* **Material shown**:
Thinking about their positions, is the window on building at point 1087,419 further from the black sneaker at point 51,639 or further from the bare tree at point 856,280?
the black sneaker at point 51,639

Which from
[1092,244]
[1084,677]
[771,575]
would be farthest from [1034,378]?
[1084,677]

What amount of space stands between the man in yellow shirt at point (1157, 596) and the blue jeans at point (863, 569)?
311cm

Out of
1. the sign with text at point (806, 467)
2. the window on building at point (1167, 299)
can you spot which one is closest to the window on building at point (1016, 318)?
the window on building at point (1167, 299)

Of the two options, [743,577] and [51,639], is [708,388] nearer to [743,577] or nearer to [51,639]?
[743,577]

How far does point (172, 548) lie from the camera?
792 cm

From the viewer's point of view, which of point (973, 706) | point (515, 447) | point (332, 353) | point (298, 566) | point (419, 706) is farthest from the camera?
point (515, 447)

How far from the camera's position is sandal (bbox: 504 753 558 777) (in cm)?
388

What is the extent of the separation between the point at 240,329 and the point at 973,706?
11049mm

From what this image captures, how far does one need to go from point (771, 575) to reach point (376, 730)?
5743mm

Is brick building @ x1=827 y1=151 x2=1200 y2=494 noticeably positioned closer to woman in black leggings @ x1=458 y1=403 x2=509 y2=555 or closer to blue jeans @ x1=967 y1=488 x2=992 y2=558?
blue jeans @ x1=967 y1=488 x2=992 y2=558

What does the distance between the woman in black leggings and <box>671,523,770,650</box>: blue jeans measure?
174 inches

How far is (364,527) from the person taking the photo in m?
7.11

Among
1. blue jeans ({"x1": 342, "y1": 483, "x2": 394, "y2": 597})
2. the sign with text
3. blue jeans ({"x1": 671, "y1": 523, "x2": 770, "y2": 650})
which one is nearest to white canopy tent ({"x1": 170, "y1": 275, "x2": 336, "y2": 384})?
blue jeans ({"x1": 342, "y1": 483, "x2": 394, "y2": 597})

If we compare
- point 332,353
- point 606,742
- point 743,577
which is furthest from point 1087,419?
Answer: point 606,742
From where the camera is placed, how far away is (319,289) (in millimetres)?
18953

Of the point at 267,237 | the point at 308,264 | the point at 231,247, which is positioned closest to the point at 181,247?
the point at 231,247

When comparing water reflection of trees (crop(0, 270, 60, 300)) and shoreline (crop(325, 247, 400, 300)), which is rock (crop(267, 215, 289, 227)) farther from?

* **Exercise directions**: Collect each line of the records above that contains the string "farthest". Case counts.

* **Exercise output**:
would be farthest from [1034,378]?
From the viewer's point of view, which of point (973, 706) | point (515, 447) | point (332, 353) | point (298, 566) | point (419, 706) is farthest from the camera?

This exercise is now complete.